Fakat Amerikan otomotiv sektöründe satışlarda yaşanan düşüşle birlikte, başta GM olmak üzere büyük otomotiv tekellerinde yatırım azalması ve işten çıkarmalar genel eğilimlerden birisi olarak göze çarpıyor ve bu tablonun değişeceğine dair bir izlenim görünmüyor. Bu konu 2020 başkanlık seçimlerinin de gündem maddelerinden biri. Trump da işten çıkarmalarla ilgili olarak GM’yi eleştirmiş ve özellikle 2016’da yapılan seçimlerde kendisine önemli bir destek çıkan Michigan ve Ohio’daki fabrikaların yeniden açılması talebinde bulunmuştu. 2016’dan bu yana özellikle işsizlikteki yükseliş Trump’ın 2020’de tekrar seçilme hayallerinin önündeki önemli engellerden biri.
Bu durum ABD’li otomotiv şirketlerini kara kara düşündürüyor. Çünkü GM işçilerinin mücadelelerinin müzakere sürecine girecek olan Ford ve Chrysler şirketlerinde çalışan işçilere de örnek olmasından çekiniliyor. Zira GM işçilerinin temel sloganlarından birisi de bu yönde: “If we win, everyone wins!” (Biz kazanırsak, herkes kazanır!). İşçi sınıfı bir yandan 2008 krizinde Amerikan emekçilerinin cebinden çıkan vergilerle toplanan 50 milyar doların GM’yi krizden çıkarmak için Obama yönetimi tarafından şirkete nasıl hediye edildiğinin, kendilerine insancıl şartlar sunmaktan kaçınan şirketin son üç senede nasıl 35 milyar dolar kar elde ettiğinin ve şirket CIO’su Mary Barra’nın 2018 yılında nasıl 22 milyon dolar ücret kazandığının farkındalar.
İşçilerin ve sendikanın temel taleplerinden birisi ücret adaletsizliğinin giderilmesi. Öncelikle yeni başlayan bir işçinin başlangıç ücreti olan saatlik 20 $’dan tavan ücret olan 30 $’a geçiş süresinin 8 yıldan 3-4 yıla düşürülmesini talep ediyorlar.
Otomotiv endüstrisi gibi kapitalizmin can damarı olan sektörlerden birinde gerçekleşen bu grevin güvencesiz ve kötü şartlarda çalışan diğer sektörlerdeki işçi kitleleri de etkileyecektir. Zira ABD’li egemenler şimdiden greve karşı baskıyı artırmış durumdalar. Öte yandan JP Morgan analistlerine göre grevin sürmesi halinde GM şirketine günlük maliyetinin 75 milyon doları bulacağı belirtiliyor. Daha şimdiden şirketin Kanada’da bulunan ve motor, eski model kamyon ve bazı otomobil modellerini üreten iki fabrikasında üretim durduruldu. Grevin sürmesi halinde Kanada’da bulunan diğer fabrikaların ve Meksika’daki fabrikaların parça yetersizliğinden ötürü durması bekleniyor. Bu durum GM’ye yedek parça sağlayan üreticileri de zor durumda bırakıyor.

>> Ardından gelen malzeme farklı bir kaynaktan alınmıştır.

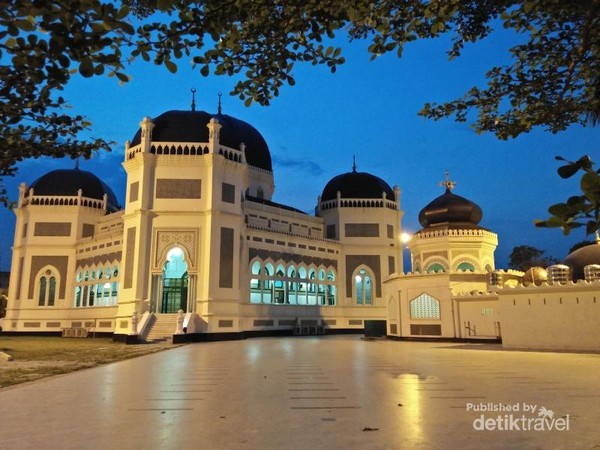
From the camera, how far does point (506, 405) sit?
225 inches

Dünyanın önde gelen medya organlarından Financial Times ise GM’de yükselen grevin ardından 22 Eylül’de yayınladığı “Organised Labour has returned” (Örgütlü Emek Geri Döndü) başlıklı makalede özellikle genç kuşak işçiler arasında yükselen örgütlülüğe vurgu yapıyor. ABD’de 2008 krizin ardından yaygınlaşan işsizliğe ve eşitsizliğe karşı başlayan Occupy Wall Street ve 7 yıl önce özellikle fast-food zincirleri için başlayan saatlik 15 $ ücret mücadelesinin yarattığı mücadele bilinci ve kapitalist sistemde gelecek göremeyen yeni kuşak beyaz yakalı, freelance veya güvencesiz işlerde düşük ücretlerle çalışan emekçilerin örgütlenme arayışları sınıf mücadelesine önemli bir besin kaynağı sunuyor. Şimdi ise Amerikan kapitalizminin can damarlarından otomotiv sektörünün en önemli aktörlerinden GM’de işçilerin kararlı bir mücadeleye girişmesi kapitalizme karşı verilen mücadeleler için önemli bir itici güç haline gelecektir.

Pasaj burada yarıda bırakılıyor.